You need three numbers to calculate the posterior probability that a significant result is true. the 5% significance level means that 5% of false hypotheses are treated as true by significance testing. You need to know statistical power (depends on sample seize and effect size), which gives you the probability of a true hypothesis giving you a significant result. Then you need to know the prior probability of a hypothesis being true.

Continued next post
Sigh
4 / 5 (4) Mar 18, 2014
Say you work in a field in which, on average, 1 idea out of 10 turn out to be true in the long run. Test 1000 hypotheses, 100 are true. If statistical power is 70%, then 70 of the 100 true hypotheses will give you a significant result, 30 not. 5% of the 900 false hypotheses will also give you a significant result, that's 45. Out of your 115 significant result, 70 are true, giving you a posterior probability of any random significant result being true of 60.86%, for this set of prior, statistical power and significance level.

Ioannidis' calculations ignore that significant results can be significant at much more extreme levels than 5%. Demanding a more stringent significance criterion for publication would increase posterior probabilities that a significant result is true, at the cost of missing more true hypotheses (statistical power would decrease unless sample size is increased to compensate, meaning studies would become more expensive) and of increasing the file drawer problem.
Sigh
5 / 5 (2) Mar 18, 2014
Well, if nothing else, it plays well with finding, that over 70% of medical research are plain wrong. If the scientists would be unbiased, such a thing could never happen, isn't it true?

No, it's not. All you need is to work in a field too complex that good mathematical models could constrain your hypothesis development very much (low prior probability of a hypothesis being true), and it would be made worse if journals prefer to publish positive results. Read Gigerenzer's book "Reckoning with Risk", so you can more easily understand Ioannidis (http://www.plosme...0020124) and Goodman & Greenland's critique (http://users.stat...nd.pdf).

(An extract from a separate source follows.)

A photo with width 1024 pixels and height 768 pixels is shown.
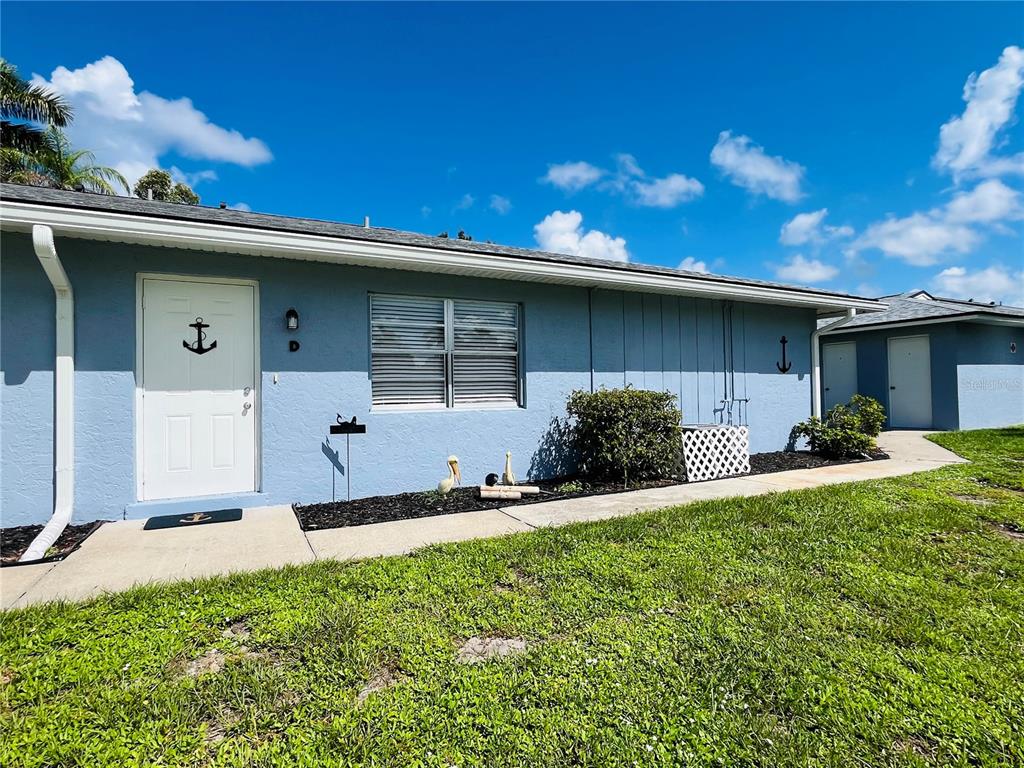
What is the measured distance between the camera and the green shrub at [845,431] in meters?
7.94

A solution would be registered reports, as offered by the journal Cortex: http://cdn.elsevi...2013.pdf
COCO
1.8 / 5 (5) Mar 18, 2014
note the AGW trolls in force - nice - bring them to the party - remember to seat those pseudo-scientist i.e. climatologists between the astrologers and alchemists so they will be among mates.
barakn
4 / 5 (4) Mar 18, 2014
"We have no right to assume that any physical laws exist, or if they have existed up until now, that they will continue to exist in a similar manner in the future." -soggyring2

Then there might not be any gravity, so you might as well walk off the nearest cliff. Please?